Home > mailing lists
Re: [HACKERS] [POC] hash partitioning - Mailing list pgsql-hackers

From	Robert Haas
Subject	Re: [HACKERS] [POC] hash partitioning
Date	May 10, 2017 21:09:04
Msg-id	CA+TgmoZd1RSk+j1NsOoza_EqdjzvyqeozcxGpBFj948aONkixQ@mail.gmail.com Whole thread Raw
In response to	Re: [HACKERS] [POC] hash partitioning (amul sul <sulamul@gmail.com>)
Responses	Re: [HACKERS] [POC] hash partitioning Re: [HACKERS] [POC] hash partitioning
List	pgsql-hackers
Tree view
On Wed, May 3, 2017 at 9:09 AM, amul sul <sulamul@gmail.com> wrote:
> Fixed in the attached version.

+[ PARTITION BY { HASH | RANGE | LIST } ( { <replaceable
class="parameter">column_name</replaceable> | ( <replaceable
class="parameter">expression</replaceable> ) } [ COLLATE <replaceable

In the department of severe nitpicking, I would have expected this to
either use alphabetical order (HASH | LIST | RANGE) or to add the new
method at the end on the theory that we probably did the important
ones first (RANGE | LIST | HASH).

+  WITH ( MODULUS <replaceable class="PARAMETER">value</replaceable>,
REMAINDER <replaceable class="PARAMETER">value</replaceable> ) }

Maybe value -> modulus and value -> remainder?
     <para>
+      When creating a hash partition, <literal>MODULUS</literal> should be
+      greater than zero and <literal>REMAINDER</literal> should be greater than
+      or equal to zero.  Every <literal>MODULUS</literal> must be a factor of
+      the next larger modulus.
[ ... and it goes on from there ... ]

This paragraph is fairly terrible, because it's a design spec that I
wrote, not an explanation intended for users.  Here's an attempt to
improve it:

===
When creating a hash partition, a modulus and remainder must be
specified.  The modulus must be a positive integer, and the remainder
must a non-negative integer less than the modulus.  Typically, when
initially setting up a hash-partitioned table, you should choose a
modulus equal to the number of partitions and assign every table the
same modulus and a different remainder (see examples, below).
However, it is not required that every partition have the same
modulus, only that every modulus which occurs among the children of a
hash-partitioned table is a factor of the next larger modulus.  This
allows the number of partitions to be increased incrementally without
needing to move all the data at once.  For example, suppose you have a
hash-partitioned table with 8 children, each of which has modulus 8,
but find it necessary to increase the number of partitions to 16.  You
can detach one of the modulus-8 partitions, create two new modulus-16
partitions covering the same portion of the key space (one with a
remainder equal to the remainder of the detached partition, and the
other with a remainder equal to that value plus 8), and repopulate
them with data.  You can then repeat this -- perhaps at a later time
-- for each modulus-8 partition until none remain.  While this may
still involve a large amount of data movement at each step, it is
still better than having to create a whole new table and move all the
data at once.
===

+CREATE TABLE postal_code (
+    code         int not null,
+    city_id      bigint not null,
+    address      text
+) PARTITION BY HASH (code);

It would be fairly silly to hash-partition the postal_code table,
because there aren't enough postal codes to justify it.  Maybe make
this a lineitem or order table, and partition on the order number.
Also, extend the example to show creating 4 partitions with modulus 4.

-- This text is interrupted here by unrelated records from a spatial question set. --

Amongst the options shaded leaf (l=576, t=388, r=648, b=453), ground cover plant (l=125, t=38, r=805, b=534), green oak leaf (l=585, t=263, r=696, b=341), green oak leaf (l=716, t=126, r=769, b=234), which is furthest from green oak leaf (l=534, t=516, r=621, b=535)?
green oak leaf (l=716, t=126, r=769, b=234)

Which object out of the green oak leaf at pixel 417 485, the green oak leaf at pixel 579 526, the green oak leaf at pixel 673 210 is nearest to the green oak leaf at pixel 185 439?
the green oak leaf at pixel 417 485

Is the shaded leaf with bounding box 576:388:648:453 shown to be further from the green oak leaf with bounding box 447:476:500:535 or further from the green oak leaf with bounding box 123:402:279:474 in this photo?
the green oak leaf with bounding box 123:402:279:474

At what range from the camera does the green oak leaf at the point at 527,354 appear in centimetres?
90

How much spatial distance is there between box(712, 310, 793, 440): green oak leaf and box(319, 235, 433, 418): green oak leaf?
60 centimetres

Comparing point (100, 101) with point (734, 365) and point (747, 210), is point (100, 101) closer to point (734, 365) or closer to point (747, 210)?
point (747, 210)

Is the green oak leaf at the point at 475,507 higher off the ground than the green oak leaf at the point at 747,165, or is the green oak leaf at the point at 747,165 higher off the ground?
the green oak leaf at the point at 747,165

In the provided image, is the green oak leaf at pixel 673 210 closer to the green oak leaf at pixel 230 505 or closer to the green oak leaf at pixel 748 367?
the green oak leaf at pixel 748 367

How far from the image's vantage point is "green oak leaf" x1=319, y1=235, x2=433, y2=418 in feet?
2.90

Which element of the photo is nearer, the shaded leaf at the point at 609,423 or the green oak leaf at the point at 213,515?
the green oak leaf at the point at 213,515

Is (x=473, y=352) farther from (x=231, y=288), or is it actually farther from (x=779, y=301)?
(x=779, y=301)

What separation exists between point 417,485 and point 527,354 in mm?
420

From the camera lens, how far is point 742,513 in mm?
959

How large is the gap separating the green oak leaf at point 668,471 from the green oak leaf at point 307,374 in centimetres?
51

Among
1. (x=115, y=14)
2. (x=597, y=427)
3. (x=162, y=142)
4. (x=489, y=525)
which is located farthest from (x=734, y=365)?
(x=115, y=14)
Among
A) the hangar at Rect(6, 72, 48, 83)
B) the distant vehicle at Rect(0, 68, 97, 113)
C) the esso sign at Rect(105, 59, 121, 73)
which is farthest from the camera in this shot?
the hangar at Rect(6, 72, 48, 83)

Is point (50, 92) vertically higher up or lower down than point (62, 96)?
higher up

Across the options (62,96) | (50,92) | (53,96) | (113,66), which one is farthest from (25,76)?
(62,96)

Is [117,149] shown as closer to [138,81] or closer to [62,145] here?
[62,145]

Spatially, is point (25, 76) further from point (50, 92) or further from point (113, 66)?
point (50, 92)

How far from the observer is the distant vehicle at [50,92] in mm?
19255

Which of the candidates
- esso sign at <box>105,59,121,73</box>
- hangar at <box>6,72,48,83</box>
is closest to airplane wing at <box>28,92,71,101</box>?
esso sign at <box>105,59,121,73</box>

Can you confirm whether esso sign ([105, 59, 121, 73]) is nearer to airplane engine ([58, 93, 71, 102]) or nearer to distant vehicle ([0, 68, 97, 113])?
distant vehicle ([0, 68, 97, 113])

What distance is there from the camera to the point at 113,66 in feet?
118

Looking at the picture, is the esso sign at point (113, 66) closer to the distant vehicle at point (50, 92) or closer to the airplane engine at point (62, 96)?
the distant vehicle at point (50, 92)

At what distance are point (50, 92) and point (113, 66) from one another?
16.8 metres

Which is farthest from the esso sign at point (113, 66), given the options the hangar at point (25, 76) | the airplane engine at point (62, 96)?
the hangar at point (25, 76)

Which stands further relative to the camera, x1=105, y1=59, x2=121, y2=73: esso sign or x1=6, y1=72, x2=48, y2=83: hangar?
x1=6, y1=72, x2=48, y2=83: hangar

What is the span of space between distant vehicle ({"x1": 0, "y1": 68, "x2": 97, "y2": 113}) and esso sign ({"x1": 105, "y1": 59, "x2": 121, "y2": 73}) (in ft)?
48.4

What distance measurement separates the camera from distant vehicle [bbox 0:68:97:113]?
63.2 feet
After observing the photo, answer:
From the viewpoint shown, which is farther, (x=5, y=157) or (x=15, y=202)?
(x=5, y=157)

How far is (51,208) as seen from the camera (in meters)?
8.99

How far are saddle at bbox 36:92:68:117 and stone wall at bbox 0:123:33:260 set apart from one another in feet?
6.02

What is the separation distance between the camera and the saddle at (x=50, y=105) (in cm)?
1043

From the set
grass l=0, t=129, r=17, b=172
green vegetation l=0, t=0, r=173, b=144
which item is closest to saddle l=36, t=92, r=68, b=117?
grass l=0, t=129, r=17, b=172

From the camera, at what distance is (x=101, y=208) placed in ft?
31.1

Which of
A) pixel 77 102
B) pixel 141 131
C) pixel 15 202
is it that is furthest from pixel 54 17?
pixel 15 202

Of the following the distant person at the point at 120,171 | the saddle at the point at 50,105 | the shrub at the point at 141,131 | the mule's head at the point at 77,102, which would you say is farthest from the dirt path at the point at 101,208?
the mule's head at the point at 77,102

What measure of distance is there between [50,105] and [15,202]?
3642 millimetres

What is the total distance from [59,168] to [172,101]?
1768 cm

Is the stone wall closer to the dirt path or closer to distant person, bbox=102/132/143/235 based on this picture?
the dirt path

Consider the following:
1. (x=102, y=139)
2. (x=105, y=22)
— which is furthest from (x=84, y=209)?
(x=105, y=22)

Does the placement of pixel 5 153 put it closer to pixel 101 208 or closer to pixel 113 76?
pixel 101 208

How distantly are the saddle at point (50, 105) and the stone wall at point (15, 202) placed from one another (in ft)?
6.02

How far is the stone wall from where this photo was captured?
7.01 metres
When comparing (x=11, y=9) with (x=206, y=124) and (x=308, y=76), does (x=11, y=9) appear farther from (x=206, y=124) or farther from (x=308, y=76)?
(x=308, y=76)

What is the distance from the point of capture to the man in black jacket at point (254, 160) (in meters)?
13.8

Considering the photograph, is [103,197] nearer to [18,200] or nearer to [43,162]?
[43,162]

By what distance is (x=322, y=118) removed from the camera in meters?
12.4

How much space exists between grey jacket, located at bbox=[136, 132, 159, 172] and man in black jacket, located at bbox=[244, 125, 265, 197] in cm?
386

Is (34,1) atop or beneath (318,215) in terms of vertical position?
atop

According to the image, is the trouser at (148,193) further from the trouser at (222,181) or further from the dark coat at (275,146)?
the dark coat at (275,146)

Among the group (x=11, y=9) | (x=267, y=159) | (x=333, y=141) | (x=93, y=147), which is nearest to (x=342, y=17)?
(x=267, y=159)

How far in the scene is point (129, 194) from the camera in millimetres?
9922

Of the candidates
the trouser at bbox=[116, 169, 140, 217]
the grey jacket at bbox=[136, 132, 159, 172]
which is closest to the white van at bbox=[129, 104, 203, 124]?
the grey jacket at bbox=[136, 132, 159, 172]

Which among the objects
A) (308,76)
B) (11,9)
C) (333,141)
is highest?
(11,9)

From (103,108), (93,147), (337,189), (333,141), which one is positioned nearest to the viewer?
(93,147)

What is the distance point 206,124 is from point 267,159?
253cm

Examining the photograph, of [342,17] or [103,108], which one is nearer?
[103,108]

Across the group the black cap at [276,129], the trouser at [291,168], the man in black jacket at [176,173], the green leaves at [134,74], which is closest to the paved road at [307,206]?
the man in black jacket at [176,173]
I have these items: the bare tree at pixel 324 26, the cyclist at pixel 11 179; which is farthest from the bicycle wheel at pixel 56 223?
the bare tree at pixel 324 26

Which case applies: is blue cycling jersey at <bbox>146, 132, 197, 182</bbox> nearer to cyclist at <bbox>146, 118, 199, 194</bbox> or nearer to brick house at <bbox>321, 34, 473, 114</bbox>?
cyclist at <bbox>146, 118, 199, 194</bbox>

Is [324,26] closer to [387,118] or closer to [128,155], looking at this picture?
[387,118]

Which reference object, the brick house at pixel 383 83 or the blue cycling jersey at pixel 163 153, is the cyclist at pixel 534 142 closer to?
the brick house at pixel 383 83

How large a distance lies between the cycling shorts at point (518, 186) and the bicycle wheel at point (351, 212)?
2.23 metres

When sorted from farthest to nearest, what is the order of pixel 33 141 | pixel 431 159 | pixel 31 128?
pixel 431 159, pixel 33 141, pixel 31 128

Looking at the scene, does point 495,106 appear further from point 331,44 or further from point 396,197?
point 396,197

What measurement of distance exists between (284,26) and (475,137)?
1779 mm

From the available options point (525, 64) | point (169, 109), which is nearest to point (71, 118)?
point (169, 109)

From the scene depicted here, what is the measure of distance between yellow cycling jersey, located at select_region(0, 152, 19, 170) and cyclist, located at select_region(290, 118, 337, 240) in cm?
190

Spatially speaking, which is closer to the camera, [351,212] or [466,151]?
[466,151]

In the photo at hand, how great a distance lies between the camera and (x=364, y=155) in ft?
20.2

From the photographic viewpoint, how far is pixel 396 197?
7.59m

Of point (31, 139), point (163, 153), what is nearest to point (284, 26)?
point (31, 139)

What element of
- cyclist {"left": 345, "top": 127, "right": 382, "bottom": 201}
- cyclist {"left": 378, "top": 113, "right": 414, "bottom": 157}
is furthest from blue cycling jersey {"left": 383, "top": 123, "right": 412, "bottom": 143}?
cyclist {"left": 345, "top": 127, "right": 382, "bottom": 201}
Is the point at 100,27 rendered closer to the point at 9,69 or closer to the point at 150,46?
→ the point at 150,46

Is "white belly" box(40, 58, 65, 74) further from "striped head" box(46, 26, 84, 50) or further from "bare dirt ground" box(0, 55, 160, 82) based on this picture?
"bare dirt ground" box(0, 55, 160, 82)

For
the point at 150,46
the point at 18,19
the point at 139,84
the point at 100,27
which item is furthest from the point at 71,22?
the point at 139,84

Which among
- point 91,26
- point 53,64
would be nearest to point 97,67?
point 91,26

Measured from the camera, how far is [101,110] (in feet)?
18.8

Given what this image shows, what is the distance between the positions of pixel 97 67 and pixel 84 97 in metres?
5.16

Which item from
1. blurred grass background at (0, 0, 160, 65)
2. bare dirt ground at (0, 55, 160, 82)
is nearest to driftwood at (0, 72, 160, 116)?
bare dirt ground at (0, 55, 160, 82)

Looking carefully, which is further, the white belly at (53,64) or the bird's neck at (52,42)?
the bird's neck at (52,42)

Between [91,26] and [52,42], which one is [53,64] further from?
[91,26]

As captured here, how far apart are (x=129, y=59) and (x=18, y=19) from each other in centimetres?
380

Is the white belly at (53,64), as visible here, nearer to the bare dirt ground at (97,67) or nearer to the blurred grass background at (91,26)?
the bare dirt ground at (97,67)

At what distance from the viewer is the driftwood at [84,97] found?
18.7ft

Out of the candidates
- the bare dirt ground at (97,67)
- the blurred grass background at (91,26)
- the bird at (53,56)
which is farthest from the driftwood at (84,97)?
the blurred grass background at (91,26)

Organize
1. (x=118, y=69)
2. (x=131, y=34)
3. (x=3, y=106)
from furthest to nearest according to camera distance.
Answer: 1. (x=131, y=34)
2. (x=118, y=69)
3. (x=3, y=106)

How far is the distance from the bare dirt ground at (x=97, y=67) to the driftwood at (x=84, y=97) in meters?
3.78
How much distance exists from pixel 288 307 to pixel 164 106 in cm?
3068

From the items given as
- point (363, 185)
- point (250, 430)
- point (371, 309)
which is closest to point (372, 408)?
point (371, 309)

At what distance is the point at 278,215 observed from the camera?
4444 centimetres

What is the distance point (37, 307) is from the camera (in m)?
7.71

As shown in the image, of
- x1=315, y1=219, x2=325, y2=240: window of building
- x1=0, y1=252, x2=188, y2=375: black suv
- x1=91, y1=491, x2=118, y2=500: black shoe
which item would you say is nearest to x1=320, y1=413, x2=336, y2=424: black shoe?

+                if (spec->strategy != PARTITION_STRATEGY_HASH)
+                    elog(ERROR, "invalid strategy in partition bound spec");

I think this should be an ereport() if it can happen or an Assert() if
it's supposed to be prevented by the grammar.

+            if (!(datumIsEqual(b1->datums[i][0], b2->datums[i][0],
+                               true, sizeof(int)) &&

It doesn't seem necessary to use datumIsEqual() here.  You know the
datums are pass-by-value, so why not just use == ?  I'd include a
comment but I don't think using datumIsEqual() adds anything here
except unnecessary complexity.  More broadly, I wonder why we're
cramming this into the datums arrays instead of just adding another
field to PartitionBoundInfoData that is only used by hash
partitioning.
                   /*
+                     * Check rule that every modulus must be a factor of the
+                     * next larger modulus.  For example, if you have a bunch
+                     * of partitions that all have modulus 5, you can add a new
+                     * new partition with modulus 10 or a new partition with
+                     * modulus 15, but you cannot add both a partition with
+                     * modulus 10 and a partition with modulus 15, because 10
+                     * is not a factor of 15.  However, you could
simultaneously
+                     * use modulus 4, modulus 8, modulus 16, and modulus 32 if
+                     * you wished, because each modulus is a factor of the next
+                     * larger one.  You could also use modulus 10, modulus 20,
+                     * and modulus 60. But you could not use modulus 10,
+                     * modulus 15, and modulus 60 for the same reason.
+                     */

I think just the first sentence is fine here; I'd nuke the rest of this.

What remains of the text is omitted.